What the government told the California court and is likely to tell the high court is that outlawing virtual child porn is a vital tool in controlling the entire kiddie porn industry, now flourishing on the Internet. The making of this type of smut might not hurt any children initially, but its distribution is sure to hurt kids later, the government argues.

These secondary victims are children who are shown the morphed images. Children’s advocates and law enforcement agents say pedophiles often use kiddie porn as a means of seduction.

“They use the images almost like trading cards,” said Jack Samad, the director of Internet safety solutions at the National Coalition for the Protection of Children & Families. “It’s their currency, a way to make these acts natural to children. ‘This underage child is doing this and they are having fun, you should do it too.’ It’s stripping away their innocence.”

It’s a disturbing argument, but the California court didn’t buy it. Like a police detective demanding “just the facts,” the judges pointed out that the government had no hard evidence that morphed porn caused any secondary effect. They referred the government to a short law review article that concluded, “there is currently an extremely weak empirical showing that computer-generated pornography will be used to induce participation by children in sexual conduct.”

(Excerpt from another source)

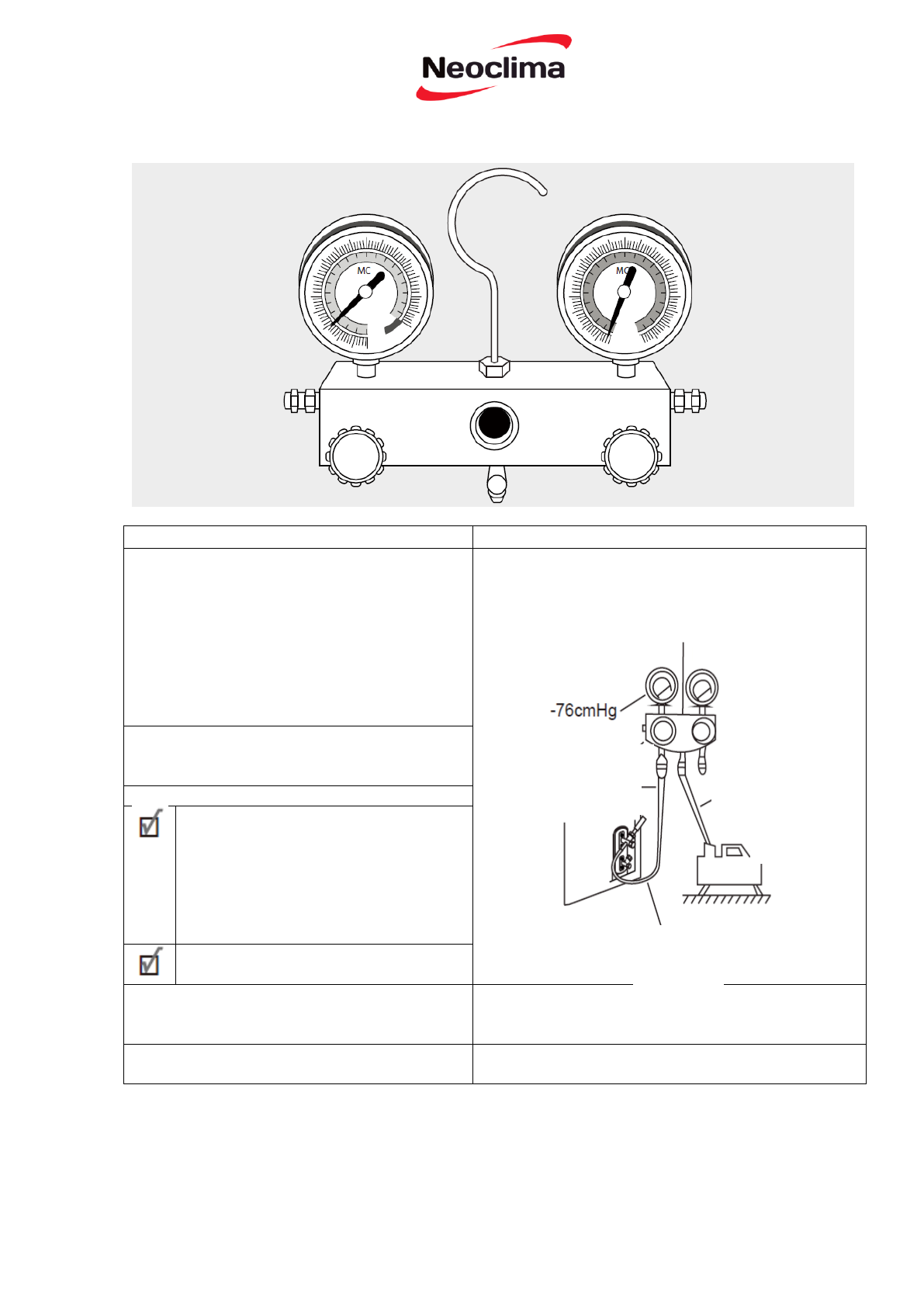 Neoclima

MC

MC

-76cmHg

“We don’t know that virtual child pornography has any effects other than it’s gross and disgusting, and that’s not a reason to ban it,” said attorney Ronald W. Adelman, who wrote the article. There is so little information that someone could reasonably argue that pedophiles might attack fewer real children if sated by virtual porn, suggested Adelman.

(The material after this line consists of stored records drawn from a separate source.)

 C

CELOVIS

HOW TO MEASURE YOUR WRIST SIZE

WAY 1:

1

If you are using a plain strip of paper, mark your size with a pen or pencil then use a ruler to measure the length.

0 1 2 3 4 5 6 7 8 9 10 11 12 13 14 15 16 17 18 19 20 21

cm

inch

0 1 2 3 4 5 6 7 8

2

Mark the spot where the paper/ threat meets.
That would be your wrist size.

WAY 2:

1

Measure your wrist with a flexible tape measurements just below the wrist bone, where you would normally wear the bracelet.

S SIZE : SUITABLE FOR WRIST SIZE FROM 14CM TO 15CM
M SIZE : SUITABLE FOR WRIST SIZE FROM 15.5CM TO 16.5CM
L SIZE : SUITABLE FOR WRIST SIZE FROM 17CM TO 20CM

If, down the road, the justice department does a study showing a link, the Supreme Court would have a “compelling reason” to uphold the law, Adelman said. But even with a truckload of studies, the high court might hesitate in cracking down on images of free expression simply because they are harmful to a few groups in society, in this case kids and pedophiles.

For example, razor blades can be dangerous in the hands of children and nut-cases, but plenty of people use them without harm.

“Are we really going to reduce what is available to the adult population so that only material suitable to minors and pedophiles is available?” said Sirkin. “Sure, it might make society more orderly, but so would having a dictator, and that’s just not allowed under the Constitution.”

Comparing the right to free elections to the right to make and distribute fake child porn may seem far-fetched, but as Adelman said, “If you’re not consistent with the First Amendment, it doesn’t mean anything.”

When the Supreme Court does take up the Child Pornography Protection Act, they are likely to consider more than just virtual smut. In the wake of Columbine, politicians discussed bans on all sorts of things virtual, including violent movies, television, and video games. The country, if not scientists, has concluded that even virtual things can cause harm. Now the courts will have to determine if there is any real harm, and then weigh that harm against our right to free expression.

It would appear we have at least the beginnings of a solution in a very un-technical law already on the books. We keep alcohol away from people under the age of 21, and make it a crime for adults to provide it to them. Perhaps virtual smut and violence require similar restrictions.